Let $S_n$ be a Fibonacci string of length $n$.

Then for $n \ge 3$, $S_n$ ends either with $\text{ba}$ or with $\text{ab}$.

Proof

The proof proceeds by induction.

For all $n \in \Z_{\ge 3}$, let $P \left({n}\right)$ be the proposition:

$S_n$ ends either with $\text{ba}$ or with $\text{ab}$

We note in passing that $S_1 = \text a$ and $S_2 = \text b$, so neither of these ends either with $\text{ba}$ or with $\text{ab}$.

Basis for the Induction

$P \left({3}\right)$ is the case:

$S_3 = \text{ba}$

Thus $P \left({3}\right)$ is seen to hold.

$P \left({4}\right)$ is the case:

$S_4 = \text{bab}$

Thus $P \left({4}\right)$ is seen to hold.

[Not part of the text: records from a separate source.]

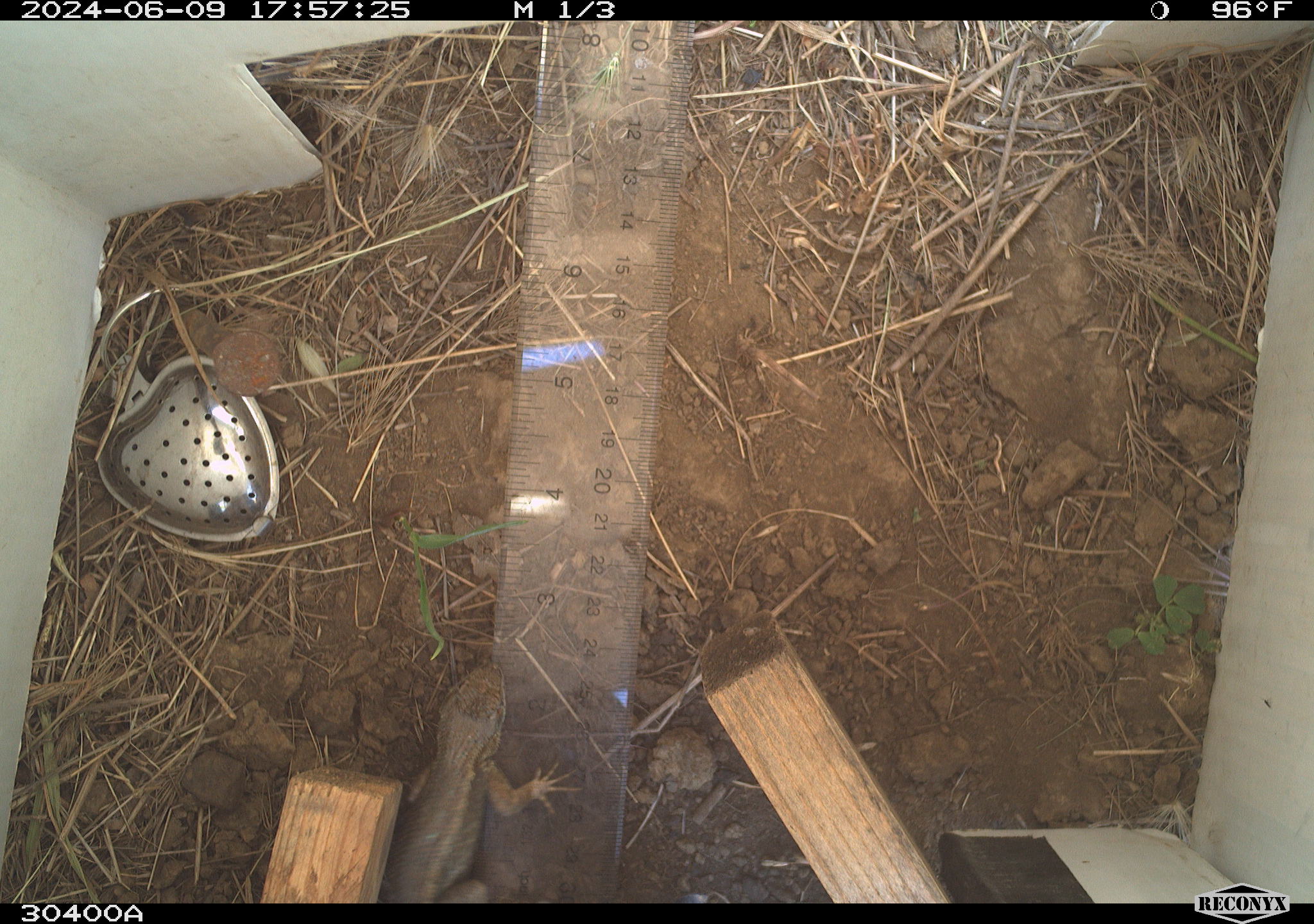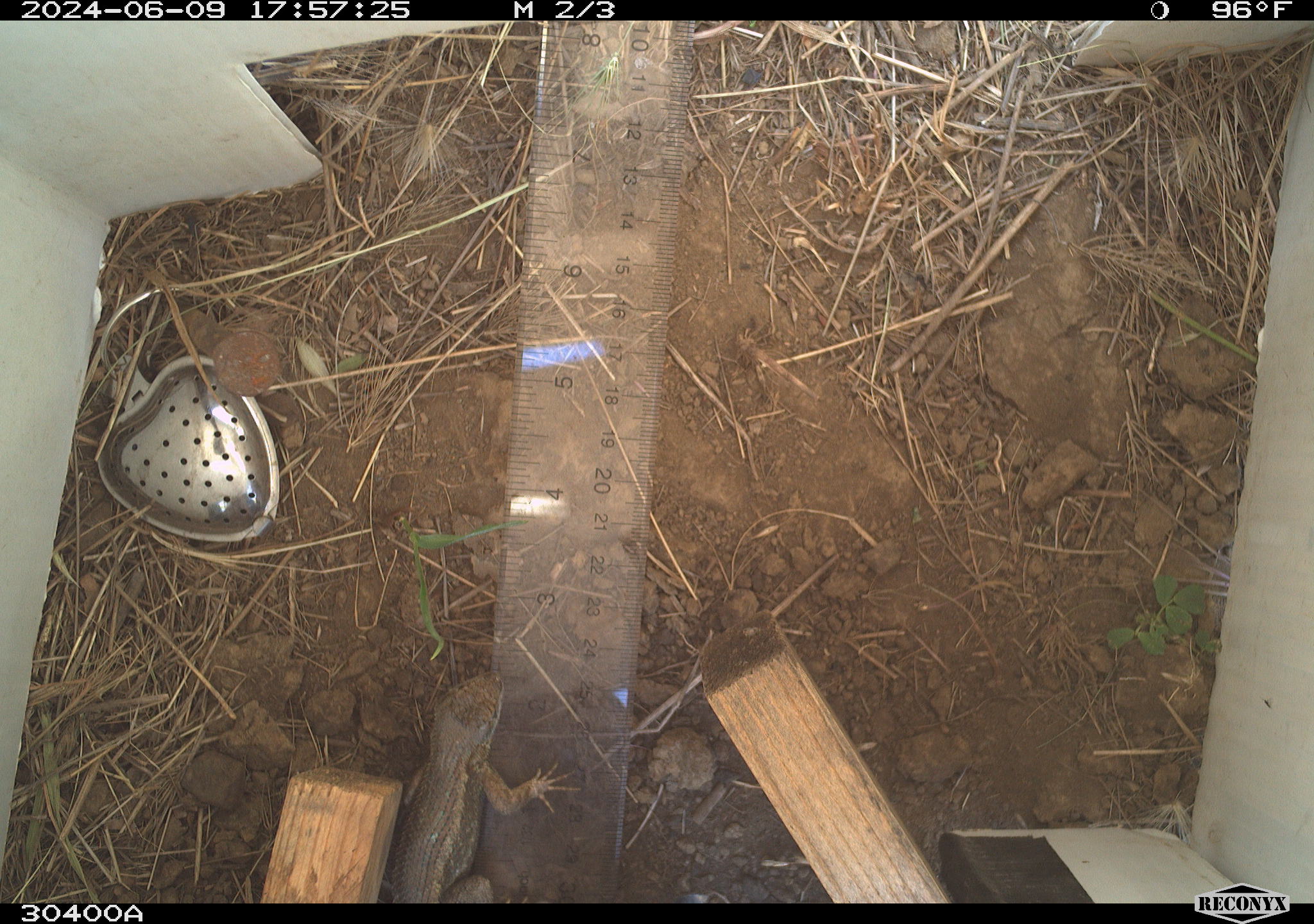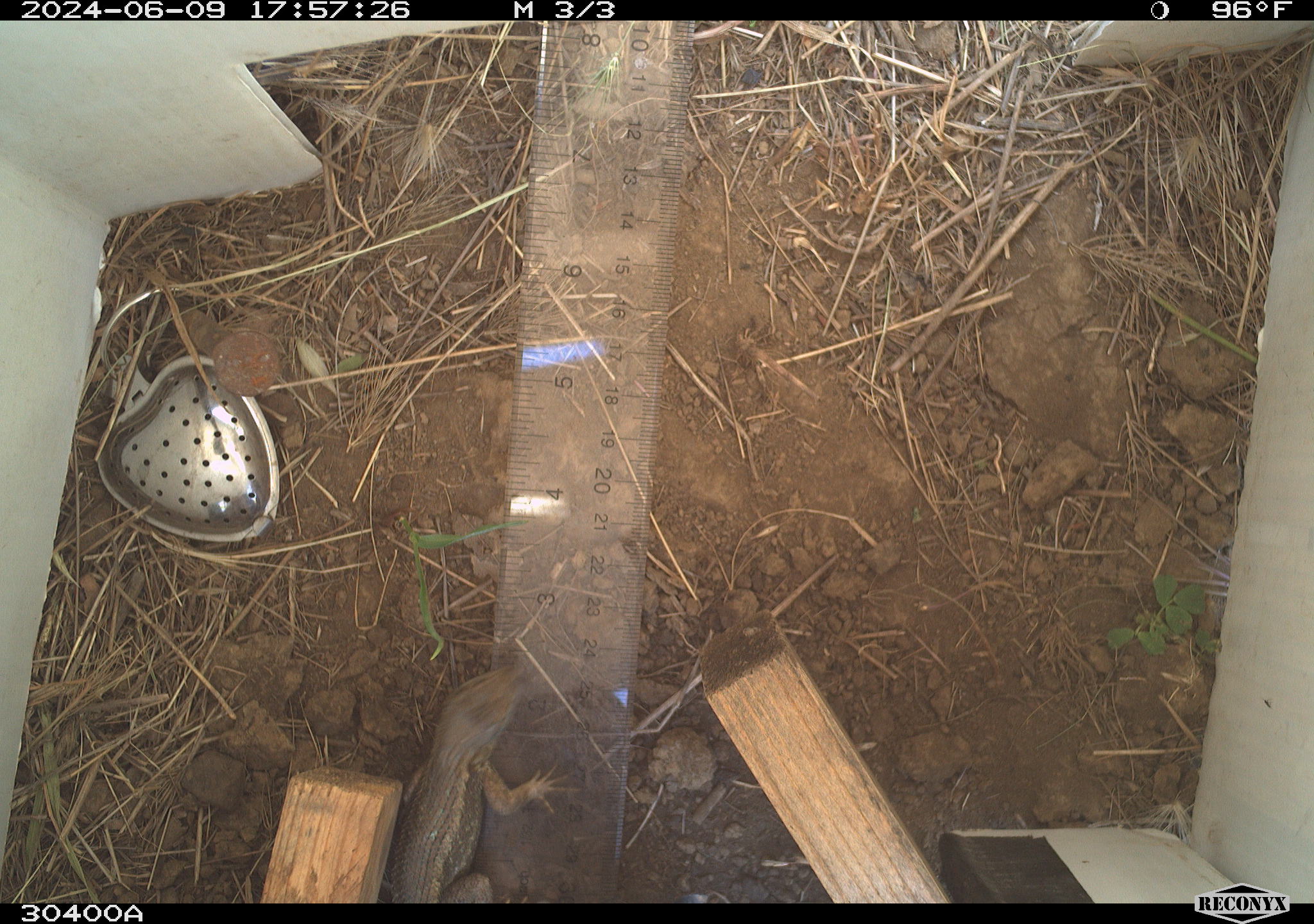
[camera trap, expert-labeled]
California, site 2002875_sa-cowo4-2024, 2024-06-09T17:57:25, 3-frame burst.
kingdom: Animalia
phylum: Chordata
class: Reptilia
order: Squamata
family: Phrynosomatidae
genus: Sceloporus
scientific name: Sceloporus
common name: spiny lizards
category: sceloporus species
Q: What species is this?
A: Sceloporus species (spiny lizards) (Sceloporus).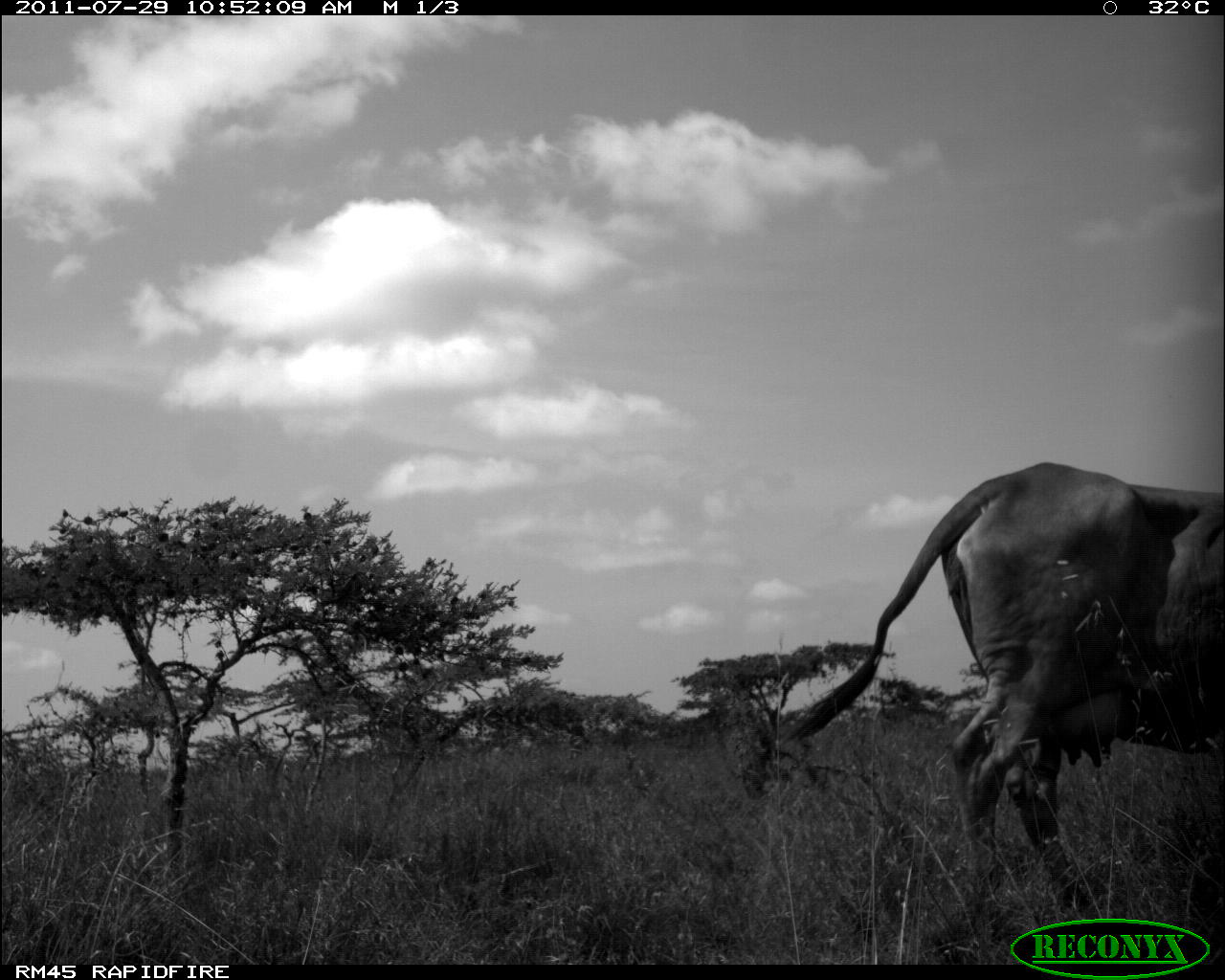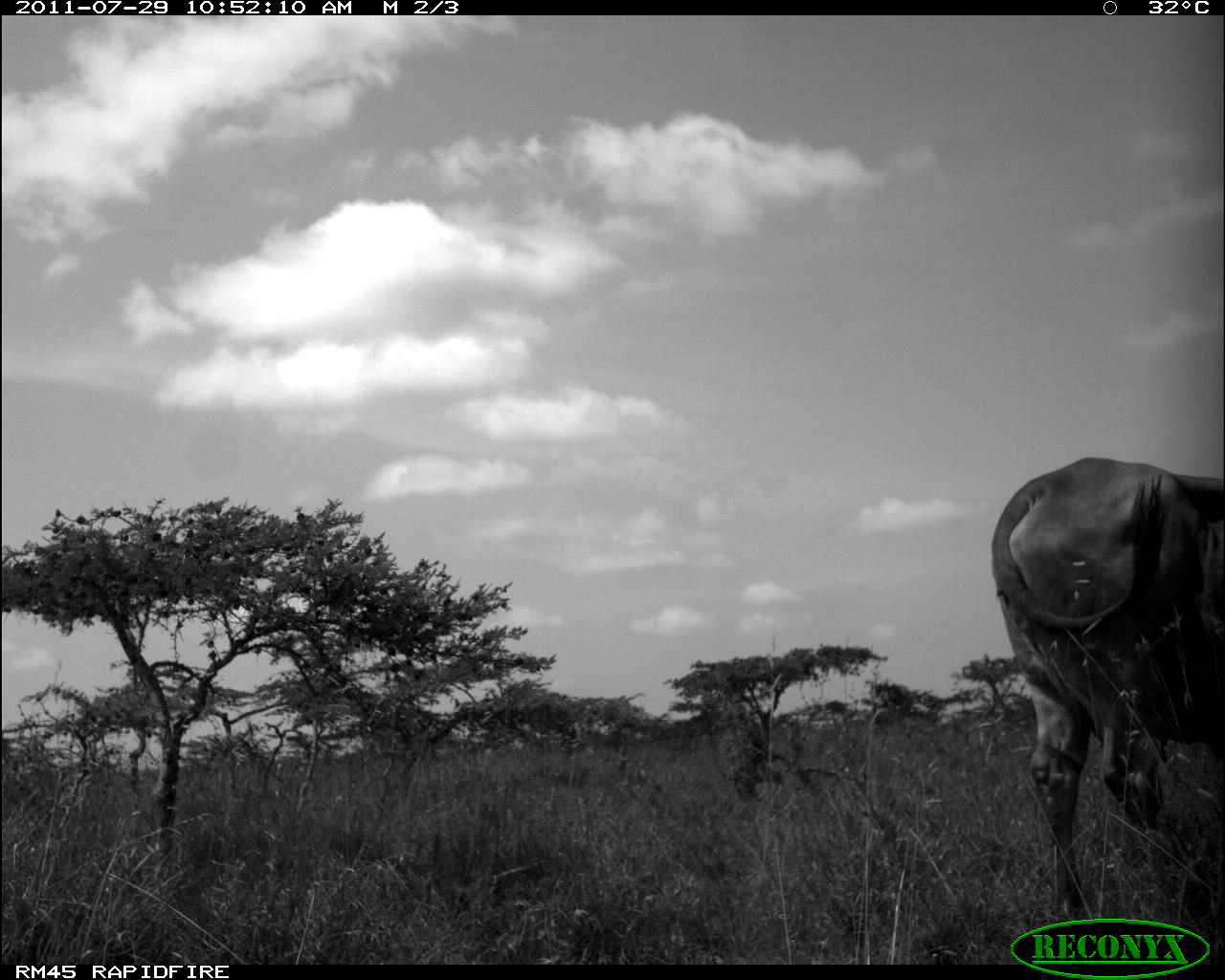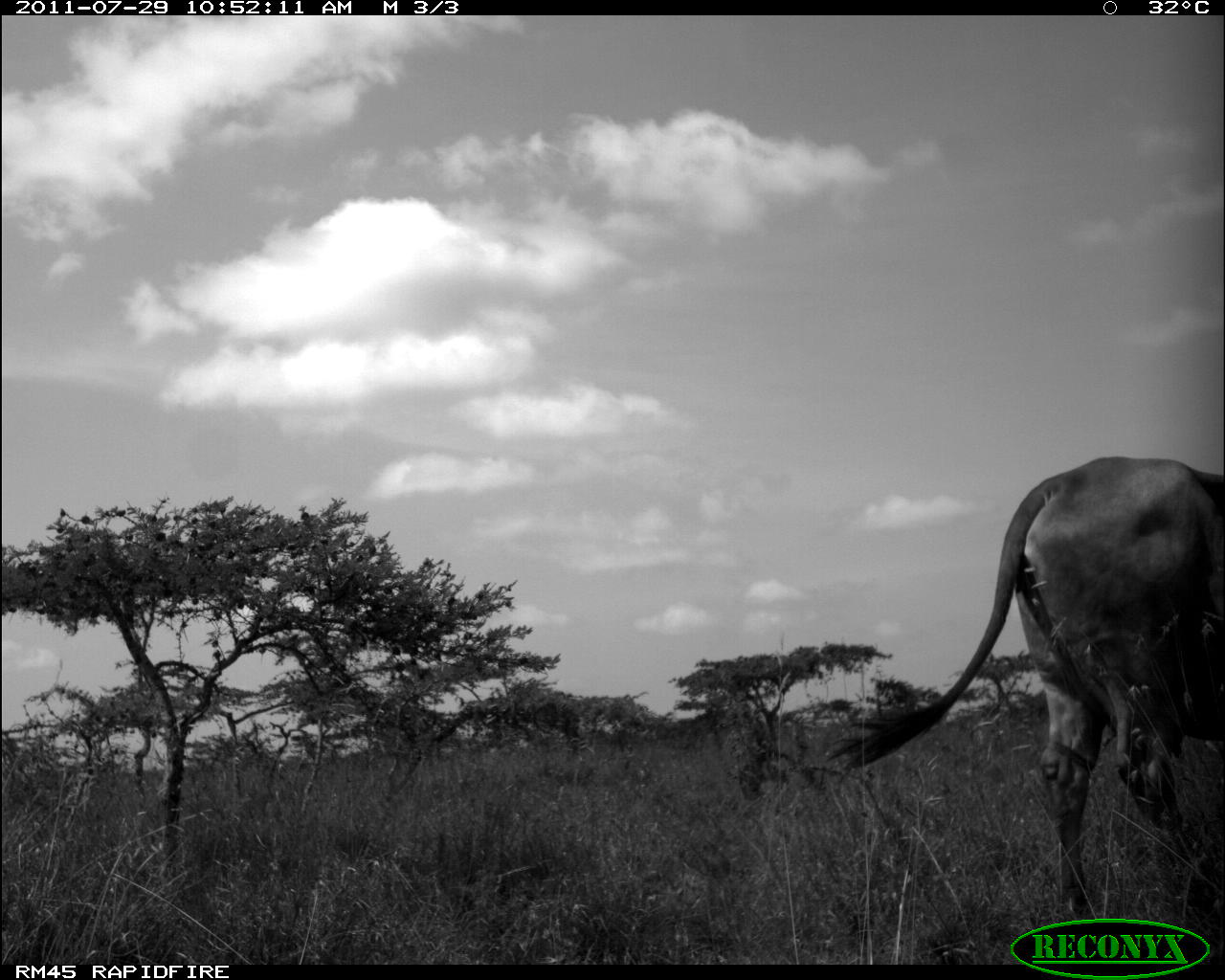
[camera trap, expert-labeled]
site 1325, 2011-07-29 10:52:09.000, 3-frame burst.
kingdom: Animalia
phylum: Chordata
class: Mammalia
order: Artiodactyla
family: Bovidae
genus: Bos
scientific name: Bos taurus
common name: domestic cattle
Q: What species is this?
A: Bos taurus (domestic cattle).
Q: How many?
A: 1.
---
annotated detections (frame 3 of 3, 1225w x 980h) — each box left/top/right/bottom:
bos taurus: 831/455/1225/915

This is the basis for the induction.

Induction Hypothesis

Now it needs to be shown that, if $P \left({k}\right)$ is true, where $k \ge 3$, then it logically follows that $P \left({k + 1}\right)$ is true.

So this is the induction hypothesis:

$S_k$ ends either with $\text{ba}$ or with $\text{ab}$

and:

$S_{k - 1}$ ends either with $\text{ba}$ or with $\text{ab}$

from which it is to be shown that:

$S_{k + 1}$ ends either with $\text{ba}$ or with $\text{ab}$

Induction Step

This is the induction step:

By definition of Fibonacci string:

$S_{k + 1} = S_k S_{k - 1}$

concatenated.

So $S_{k + 1}$ end with $S_{k - 1}$.

By the induction hypothesis, $S_k$ ends either with $\text{ba}$ or with $\text{ab}$.

Thus $S_{k + 1}$ likewise ends either with $\text{ba}$ or with $\text{ab}$.

So $P \left({k}\right) \implies P \left({k + 1}\right)$ and the result follows by the Principle of Mathematical Induction.

Therefore:

for all $n \in \Z$ such that $n \ge 3$, $S_n$ends either with $\text{ba}$ or with $\text{ab}$.